AUSGANGSTEXT »
***

Bemerkenswert ist die Grösse dieser Gemeinden: Sie haben eine durchschnittliche Einwohnerzahl von nur gerade 211 Personen. Von den Kürzungen wären insgesamt 49'000 Personen betroffen. "Eine pauschale Unterstützung durch den Bund ist demnach – aus siedlungspolitischer Sicht – nicht gerechtfertig", meint Rieder. Politisch brisant ist nun die Frage, um welche finanziellen Grössenordnungen es dabei geht.

"Unsere früheren Studien zeigen, dass die beiden Ziele Selbstversorgung und Ökologie heute übererfüllt werden. Das heisst, man könnte diese Ziele mit wesentlich weniger staatlichen Mitteln erreichen", erklärt Rieder. Dies hätte allerdings Auswirkungen auf die Betriebsstrukturen, da für ein gesichertes Einkommen unter diesen Umständen mehr Fläche pro Betrieb benötigt würde. Aus ökologischer Sicht, so versichert Rieder, wäre dies übrigens durchaus zu begrüssen. "Grössere Betriebe produzieren ökologischer als kleine, weil sie den Boden weniger intensiv nutzen müssen."

***

AUFGABENSTELLUNG »
Bitte geben Sie an, wie viele Einwohner die Gemeinden laut Ausgangstext durchschnittlich haben. Das Material wird zur Bearbeitung nicht benötigt.

BEREITGESTELLTES MATERIAL »
***

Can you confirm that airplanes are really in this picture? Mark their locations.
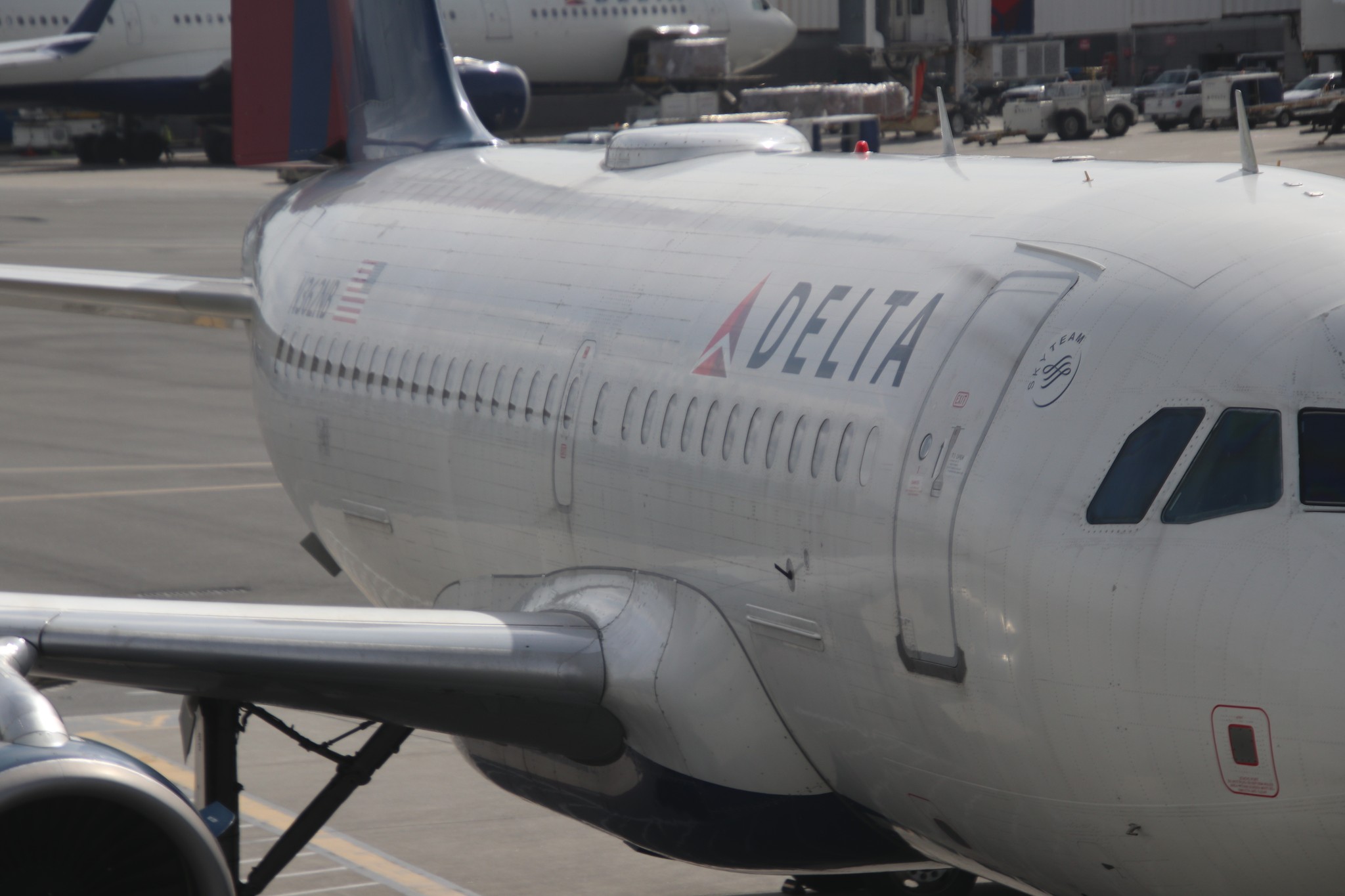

***

LÖSUNG »
Durchschnittlich nur gerade 211 Personen.